You are currently viewing Les photos « volées » de Jordan Bardella et de sa compagne : une paparazzade orchestrée de A à Z
Photo : DR

Les photos « volées » de Jordan Bardella et de sa compagne : une paparazzade orchestrée de A à Z

  • Auteur/autrice de la publication :
  • Post category:MEDIA
  • Commentaires de la publication :0 commentaire

Dans un article publié ce dimanche 12 avril 2026, La Tribune révèle pour ceux qui en doutaient que les photos de Jordan Bardella et de sa compagne, la princesse Maria Carolina de Bourbon des Deux-Siciles, publiées par Paris Match, relèvent d’une « paparazzade » parfaitement orchestrée.

Les images, diffusées en avant-première la veille de la parution en kiosques de Paris Match (daté du 9 avril 2026), média appartenant au groupe LVMH membre du Forum économique mondial, montraient le président du Rassemblement National et la jeune Italienne de 22 ans, étudiante en « mode et études du luxe » à l’université de Monte-Carlo, se promenant main dans la main ou côte à côte sur le littoral corse, près d’Ajaccio. Paysages de carte postale, regards complices, vent dans les cheveux : le cliché parfait pour officialiser une idylle naissante

Pourtant, selon La Tribune Dimanche, rien n’a été laissé au hasard. La séance photo a été organisée selon un « schéma éprouvé », déjà utilisé par Emmanuel Macron ou Nicolas Sarkozy pour humaniser leur image et préparer le terrain présidentiel. Le but ? Contrôler parfaitement le récit médiatique, éviter des photos « moches ou affreuses » prises au téléobjectif par de vrais paparazzis, et maximiser l’impact sur les réseaux sociaux et les chaînes d’info en continu pendant au moins 24 heures.

Une stratégie politique assumée ?

Cette révélation intervient à un moment stratégique pour le RN. Jordan Bardella, 30 ans, est aujourd’hui le visage jeune et « normalisé » du parti fondé par Jean-Marie Le Pen. La décision de la cour d’appel de Paris, attendue dans les trois prochains mois, pourrait contraindre Marine Le Pen à renoncer à la présidentielle de 2027. Bardella apparaît déjà comme le dauphin naturel, et cette romance avec une figure de la noblesse italienne (influenceuse mode issue de la jet-set) s’inscrit dans une stratégie plus large de « dédiabolisation » et d’humanisation.

Paris Match n’a pas caché l’exclusivité, titrant sur « l’idylle que personne n’attendait ». Mais La Tribune Dimanche lève le voile sur les coulisses : l’opération était planifiée, coordonnée et validée par les intéressés. Une source proche du dossier confirme que la princesse Maria Carolina elle-même était « d’accord » pour participer à cette mise en scène.
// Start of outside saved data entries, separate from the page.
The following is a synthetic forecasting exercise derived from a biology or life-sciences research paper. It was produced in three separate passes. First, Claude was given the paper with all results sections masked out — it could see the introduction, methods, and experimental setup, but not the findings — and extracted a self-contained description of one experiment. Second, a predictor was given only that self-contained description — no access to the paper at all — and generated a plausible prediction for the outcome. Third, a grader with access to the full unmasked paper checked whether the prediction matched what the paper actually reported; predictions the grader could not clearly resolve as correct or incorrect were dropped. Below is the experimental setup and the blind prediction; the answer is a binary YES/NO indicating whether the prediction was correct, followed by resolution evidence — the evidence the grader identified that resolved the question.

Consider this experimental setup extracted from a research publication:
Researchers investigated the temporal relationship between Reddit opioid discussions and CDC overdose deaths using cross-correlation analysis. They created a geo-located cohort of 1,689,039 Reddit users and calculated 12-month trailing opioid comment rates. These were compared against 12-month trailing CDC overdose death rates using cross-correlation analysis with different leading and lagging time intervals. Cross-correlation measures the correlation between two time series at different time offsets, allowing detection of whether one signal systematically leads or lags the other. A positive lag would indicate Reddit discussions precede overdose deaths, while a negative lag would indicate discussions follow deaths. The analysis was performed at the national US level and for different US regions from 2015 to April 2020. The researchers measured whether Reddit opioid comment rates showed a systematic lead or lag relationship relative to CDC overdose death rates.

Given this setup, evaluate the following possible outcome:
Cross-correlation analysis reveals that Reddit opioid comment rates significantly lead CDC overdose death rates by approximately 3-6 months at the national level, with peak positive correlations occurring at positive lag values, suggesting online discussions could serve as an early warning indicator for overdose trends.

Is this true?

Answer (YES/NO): NO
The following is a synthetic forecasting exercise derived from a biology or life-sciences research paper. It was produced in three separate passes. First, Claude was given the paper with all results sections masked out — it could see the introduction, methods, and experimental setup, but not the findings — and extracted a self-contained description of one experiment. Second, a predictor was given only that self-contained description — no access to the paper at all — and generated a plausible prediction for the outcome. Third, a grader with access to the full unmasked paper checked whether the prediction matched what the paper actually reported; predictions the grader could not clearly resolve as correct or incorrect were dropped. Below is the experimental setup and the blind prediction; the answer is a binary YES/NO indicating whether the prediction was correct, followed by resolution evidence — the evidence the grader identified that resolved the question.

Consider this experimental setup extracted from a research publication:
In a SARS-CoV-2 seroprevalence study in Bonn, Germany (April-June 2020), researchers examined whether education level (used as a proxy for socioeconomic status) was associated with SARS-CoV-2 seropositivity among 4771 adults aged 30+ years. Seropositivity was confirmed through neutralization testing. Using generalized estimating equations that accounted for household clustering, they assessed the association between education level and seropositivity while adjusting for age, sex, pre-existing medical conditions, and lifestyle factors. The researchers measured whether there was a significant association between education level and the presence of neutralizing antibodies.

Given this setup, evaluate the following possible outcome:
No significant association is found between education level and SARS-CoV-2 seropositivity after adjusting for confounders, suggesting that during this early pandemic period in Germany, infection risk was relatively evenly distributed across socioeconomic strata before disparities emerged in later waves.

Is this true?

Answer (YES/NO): YES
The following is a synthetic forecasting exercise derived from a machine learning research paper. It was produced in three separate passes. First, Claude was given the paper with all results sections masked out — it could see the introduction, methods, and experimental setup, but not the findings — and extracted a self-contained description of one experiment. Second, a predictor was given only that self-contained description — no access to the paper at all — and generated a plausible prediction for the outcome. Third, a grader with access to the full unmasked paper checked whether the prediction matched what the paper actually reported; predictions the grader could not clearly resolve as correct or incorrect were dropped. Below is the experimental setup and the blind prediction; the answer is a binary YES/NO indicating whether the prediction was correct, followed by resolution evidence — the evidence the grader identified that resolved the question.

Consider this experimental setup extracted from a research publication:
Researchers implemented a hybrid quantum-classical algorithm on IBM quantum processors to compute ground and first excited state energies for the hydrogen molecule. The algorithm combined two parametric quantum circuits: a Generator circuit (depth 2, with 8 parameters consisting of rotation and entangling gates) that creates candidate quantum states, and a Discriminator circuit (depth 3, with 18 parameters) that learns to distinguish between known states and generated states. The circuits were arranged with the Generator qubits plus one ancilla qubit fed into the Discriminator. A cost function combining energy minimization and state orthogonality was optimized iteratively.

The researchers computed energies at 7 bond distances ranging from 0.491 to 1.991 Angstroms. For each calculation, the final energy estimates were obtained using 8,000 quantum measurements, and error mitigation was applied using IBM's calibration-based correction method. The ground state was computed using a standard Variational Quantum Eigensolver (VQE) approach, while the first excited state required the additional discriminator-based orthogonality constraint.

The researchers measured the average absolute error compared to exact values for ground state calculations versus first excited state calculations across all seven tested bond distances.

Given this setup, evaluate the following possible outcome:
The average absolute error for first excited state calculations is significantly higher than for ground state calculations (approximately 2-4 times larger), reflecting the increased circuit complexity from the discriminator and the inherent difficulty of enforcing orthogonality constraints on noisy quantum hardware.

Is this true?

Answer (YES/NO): NO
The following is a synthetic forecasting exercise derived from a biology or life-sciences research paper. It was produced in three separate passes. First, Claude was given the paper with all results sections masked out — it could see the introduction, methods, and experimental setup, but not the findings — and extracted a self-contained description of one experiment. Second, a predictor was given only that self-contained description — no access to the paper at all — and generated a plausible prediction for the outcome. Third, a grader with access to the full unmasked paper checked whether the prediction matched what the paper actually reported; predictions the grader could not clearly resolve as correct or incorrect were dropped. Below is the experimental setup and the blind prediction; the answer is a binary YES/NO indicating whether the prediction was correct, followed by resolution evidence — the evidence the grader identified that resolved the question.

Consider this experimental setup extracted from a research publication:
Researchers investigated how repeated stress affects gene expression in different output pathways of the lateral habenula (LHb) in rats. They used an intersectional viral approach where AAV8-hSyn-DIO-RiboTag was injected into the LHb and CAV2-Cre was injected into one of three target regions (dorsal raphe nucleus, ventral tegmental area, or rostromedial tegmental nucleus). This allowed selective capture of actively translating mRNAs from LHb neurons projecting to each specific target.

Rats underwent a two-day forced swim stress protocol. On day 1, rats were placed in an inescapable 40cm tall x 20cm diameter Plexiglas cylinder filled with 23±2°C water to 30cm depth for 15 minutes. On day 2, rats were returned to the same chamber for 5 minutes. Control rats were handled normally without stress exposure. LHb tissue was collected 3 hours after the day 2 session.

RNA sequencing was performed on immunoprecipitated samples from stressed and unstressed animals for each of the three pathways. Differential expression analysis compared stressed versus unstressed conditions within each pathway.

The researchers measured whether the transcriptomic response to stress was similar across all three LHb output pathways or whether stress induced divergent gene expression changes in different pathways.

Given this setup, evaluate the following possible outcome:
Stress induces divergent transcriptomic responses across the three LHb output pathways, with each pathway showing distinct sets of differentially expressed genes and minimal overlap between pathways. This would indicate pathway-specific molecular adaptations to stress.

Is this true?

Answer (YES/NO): YES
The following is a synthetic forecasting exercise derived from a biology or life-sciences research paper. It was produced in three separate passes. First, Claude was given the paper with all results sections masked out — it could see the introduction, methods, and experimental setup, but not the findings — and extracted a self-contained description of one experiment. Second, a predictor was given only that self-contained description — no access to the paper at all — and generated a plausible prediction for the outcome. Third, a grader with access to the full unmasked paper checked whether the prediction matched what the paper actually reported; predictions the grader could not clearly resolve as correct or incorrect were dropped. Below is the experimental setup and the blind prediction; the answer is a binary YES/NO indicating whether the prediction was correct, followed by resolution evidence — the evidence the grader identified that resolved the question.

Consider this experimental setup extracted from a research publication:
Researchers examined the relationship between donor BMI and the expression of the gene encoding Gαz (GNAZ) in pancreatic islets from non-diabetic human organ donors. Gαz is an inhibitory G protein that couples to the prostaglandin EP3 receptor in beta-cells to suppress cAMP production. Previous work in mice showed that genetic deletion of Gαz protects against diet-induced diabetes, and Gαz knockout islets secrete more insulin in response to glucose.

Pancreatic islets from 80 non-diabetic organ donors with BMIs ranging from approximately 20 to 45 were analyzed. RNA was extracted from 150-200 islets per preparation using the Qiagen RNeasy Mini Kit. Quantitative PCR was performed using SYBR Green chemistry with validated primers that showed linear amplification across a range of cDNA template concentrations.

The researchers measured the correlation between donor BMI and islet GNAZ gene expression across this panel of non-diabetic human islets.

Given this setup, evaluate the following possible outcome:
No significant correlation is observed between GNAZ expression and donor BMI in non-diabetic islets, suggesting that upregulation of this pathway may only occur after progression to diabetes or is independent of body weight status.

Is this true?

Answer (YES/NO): YES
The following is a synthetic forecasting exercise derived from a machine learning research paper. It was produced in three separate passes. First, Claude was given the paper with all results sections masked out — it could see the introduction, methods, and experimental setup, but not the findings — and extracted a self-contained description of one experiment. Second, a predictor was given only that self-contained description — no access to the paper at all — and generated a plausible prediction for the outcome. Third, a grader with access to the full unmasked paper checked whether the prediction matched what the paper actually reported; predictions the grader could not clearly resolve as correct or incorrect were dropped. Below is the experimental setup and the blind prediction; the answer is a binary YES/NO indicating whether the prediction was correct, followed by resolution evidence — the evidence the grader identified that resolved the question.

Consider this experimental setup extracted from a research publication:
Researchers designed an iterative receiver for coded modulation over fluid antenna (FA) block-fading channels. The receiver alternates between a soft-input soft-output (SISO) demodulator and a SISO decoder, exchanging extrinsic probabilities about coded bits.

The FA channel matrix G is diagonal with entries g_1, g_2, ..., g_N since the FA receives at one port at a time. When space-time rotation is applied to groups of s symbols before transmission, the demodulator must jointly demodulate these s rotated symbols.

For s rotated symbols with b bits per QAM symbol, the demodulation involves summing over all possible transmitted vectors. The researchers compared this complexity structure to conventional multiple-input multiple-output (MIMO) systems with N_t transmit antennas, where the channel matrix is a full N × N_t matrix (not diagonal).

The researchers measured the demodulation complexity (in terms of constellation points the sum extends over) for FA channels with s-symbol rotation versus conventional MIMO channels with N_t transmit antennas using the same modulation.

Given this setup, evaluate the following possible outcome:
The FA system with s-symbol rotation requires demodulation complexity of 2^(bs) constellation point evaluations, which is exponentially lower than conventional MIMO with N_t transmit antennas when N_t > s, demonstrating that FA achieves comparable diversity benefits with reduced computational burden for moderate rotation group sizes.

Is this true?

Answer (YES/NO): YES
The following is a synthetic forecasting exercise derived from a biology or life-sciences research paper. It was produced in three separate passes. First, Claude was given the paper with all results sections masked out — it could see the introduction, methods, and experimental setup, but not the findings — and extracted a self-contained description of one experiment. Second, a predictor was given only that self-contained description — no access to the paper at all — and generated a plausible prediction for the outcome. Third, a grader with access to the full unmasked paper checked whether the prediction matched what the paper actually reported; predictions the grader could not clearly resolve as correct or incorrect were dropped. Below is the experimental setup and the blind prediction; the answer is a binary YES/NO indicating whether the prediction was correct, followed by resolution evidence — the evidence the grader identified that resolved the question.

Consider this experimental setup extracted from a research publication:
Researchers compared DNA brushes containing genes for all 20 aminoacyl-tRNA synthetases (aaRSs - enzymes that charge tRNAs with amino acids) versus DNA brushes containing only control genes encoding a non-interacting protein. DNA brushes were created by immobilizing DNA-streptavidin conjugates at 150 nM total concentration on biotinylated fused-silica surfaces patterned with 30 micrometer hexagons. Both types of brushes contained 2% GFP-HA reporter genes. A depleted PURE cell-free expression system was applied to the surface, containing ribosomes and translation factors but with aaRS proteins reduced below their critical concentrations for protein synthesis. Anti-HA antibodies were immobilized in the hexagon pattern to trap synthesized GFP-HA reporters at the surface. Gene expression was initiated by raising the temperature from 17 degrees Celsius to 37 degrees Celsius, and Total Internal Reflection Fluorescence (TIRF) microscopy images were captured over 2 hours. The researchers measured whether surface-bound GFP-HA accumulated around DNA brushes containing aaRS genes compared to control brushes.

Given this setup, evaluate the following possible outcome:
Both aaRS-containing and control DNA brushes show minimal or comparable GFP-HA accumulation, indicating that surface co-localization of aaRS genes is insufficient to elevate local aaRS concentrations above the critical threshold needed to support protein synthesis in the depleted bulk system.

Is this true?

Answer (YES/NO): NO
Des réactions mitigées, mais peu de surprise

Sur X, les réactions ont fusé immédiatement. Beaucoup d’internautes ont ironisé : « On n’aurait pas deviné », « Qui l’eût cru ? », ou encore « Faut être électeur du RN pour ne pas le comprendre ». D’autres, plus virulents, y voient une preuve supplémentaire de « com’ » politique, tandis que des proches du RN défendent une simple « prise de vue » classique pour un grand magazine.

Même au sein de la majorité présidentielle ou à gauche, on pointe du doigt une opération jugée « dégoulinante » ou « millimétrée ». Caroline Parmentier, ex-attachée de presse de Bardella, avait d’ailleurs confirmé sur Europe 1 que l’objectif était précisément d’éviter des images non contrôlées.

Une tendance qui ne date pas d’hier

Ce n’est pas la première fois qu’une personnalité politique française utilise les pages de Paris Match pour officialiser une relation ou adoucir son image. De Jacques Chirac à Emmanuel Macron, en passant par Nicolas Sarkozy et Carla Bruni, le magazine a souvent servi de vitrine bienveillante. Mais dans le cas Bardella, l’ampleur de la mise en scène et le timing – à moins d’un an et demi d’une présidentielle potentielle – interrogent sur la frontière entre vie privée et communication politique

En conclusion, cette « paparazzade » orchestrée confirme surtout une chose : Jordan Bardella et son entourage maîtrisent désormais les codes de la communication moderne. Reste à savoir si les Français, habitués à ce genre d’opérations, y verront une touche d’authenticité… ou simplement une nouvelle page d’un scénario bien rodé.